# [Page excerpt]

/---

Data from: Interactions of wood accumulations, channel dynamics, and geomorphic heterogeneity within a river corridor
Data files
May 03, 2024 version files 27.28 KB
Abstract
Natural rivers are inherently dynamic. Spatial and temporal variations in water, sediment, and wood fluxes both cause and respond to an increase in geomorphic heterogeneity within the river corridor. We analyze 16 two-kilometer river corridor segments of the Swan River in Montana, USA to examine relationships between wood accumulations (wood accumulation distribution density, count, and persistence), channel dynamism (total sinuosity and average channel migration), and geomorphic heterogeneity (density, aggregation, interspersion, and evenness of patches in the river corridor). We hypothesize that i) more dynamic river segments correlate with a greater presence, persistence, and distribution of wood accumulations; ii) years with higher peak discharge correspond with greater channel dynamism and wood accumulations; and iii) all river corridor variables analyzed play a role in explaining river corridor spatial heterogeneity. Our results suggest that decadal-scale channel dynamism, as reflected in total sinuosity, corresponds to greater numbers of wood accumulations per surface area and greater persistence of these wood accumulations through time. Second, higher peak discharges correspond to greater values of wood distribution density, but not to greater channel dynamism. Third, persistent values of geomorphic heterogeneity, as reflected in the heterogeneity metrics of aggregation, interspersion, patch density, and evenness, are explained by potential predictor variables analyzed here. Our results reflect the complex interactions of water, sediment, and large wood in river corridors; the difficulties of interpreting causal relationships among these variables through time; and the importance of spatial and temporal analyses of past and present river processes to understand future river conditions
README: Data from: Interactions of wood accumulations, channel dynamics, and geomorphic heterogeneity within a river corridor
https://doi.org/10.5061/dryad.k0p2ngff3
All of our data was derived from publicly available data sources and is reproducible. We include the locations for data acquisition as well as scripts developed in Google Earth Engine for imagery acquisition/analyses and in R for calculation of spatial heterogeneity metrics.

\---

# [To do]
1. In the Swan River dataset description, which river corridor segments were analyzed, and how long is each one?
2. Name every measure of geomorphic heterogeneity that the Swan River dataset description lists.
3. Proceed with the Swan River dataset description from its last sentence onward.

# [Provided material]
/---

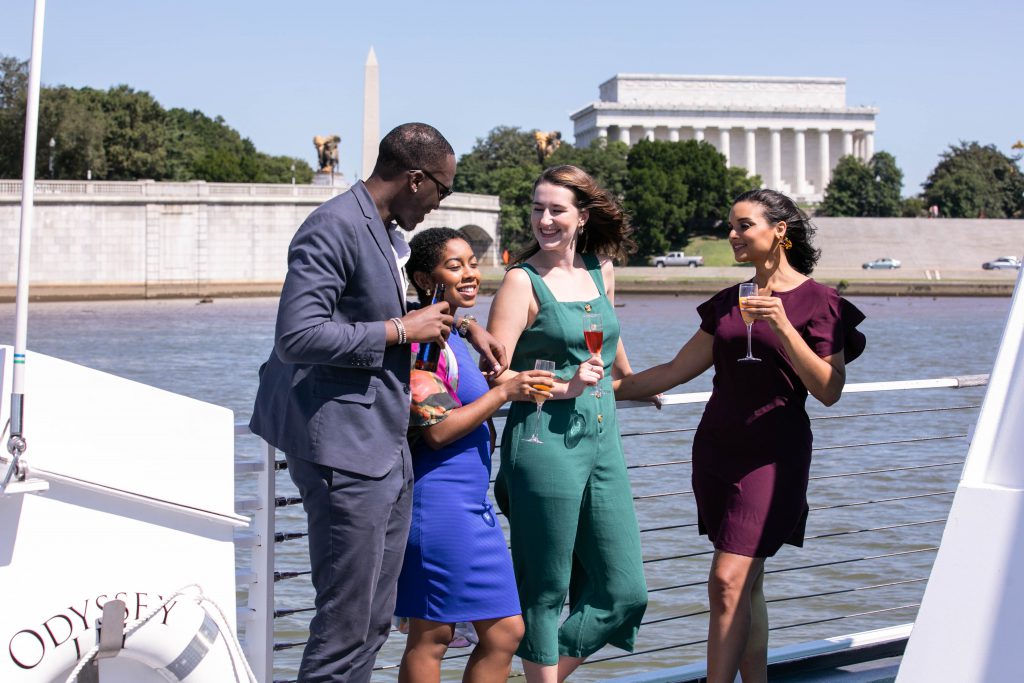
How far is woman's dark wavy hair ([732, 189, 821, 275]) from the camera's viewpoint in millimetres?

\---

# [Exercise answers]
1. Sixteen segments of the Swan River in Montana, USA, each two kilometers long.

2. Density, aggregation, interspersion, and evenness of patches in the river corridor.

3.
Description of the data and file structure
This dataset contains a .xlsx file with the raw numerical data. There are three tabs within the .xlsx file.
Tab 1 "2013-2022" contains the data for each of our multi-year river corridor variables and each column represents a different variable. "Site" corresponds with which segment the data is associated with and does not have units; "Year" corresponds with which imagery year data is from and the units are year; "Wood_Dis_Dens" corresponds with the distribution density of wood accumulations and the number of wood accumulations/river corridor area; "Wood_Count" corresponds with the total number of wood accumulations and the units are number of logjams/segment; "Total_Sinuosity" corresponds with total sinuosity and the units are meters of active channel length/meters of valley length; "Migration" corresponds with average channel migration and the units are square meters of migration area/meters of migration length; and "Peak_Discharge" corresponds with the annual peak discharge and the units are cubic meters per seconds.
Tab 2 "Integrated time" contains the data that is not separated by year and only includes data for 2022. Once again, each column represents a different variable. In addition to the variables mentioned above, this dataset also includes the variables "beaver_meadow","sticky_sites", "aggregation", "interspersion", "patch_density", and "evenness". "beaver_meadow" corresponds with the proportion of beaver meadow area (sq. meters) to floodplain area (sq. meters); "sticky_sites" corresponds with the number of wood accumulations that persisted throughout the years of this study (count); "aggregation", "interspersion", "patch_density", and "evenness" are all spatial heterogeneity metrics and are measured as a % with the exception of patch density, which is measured as (patches/100 ha).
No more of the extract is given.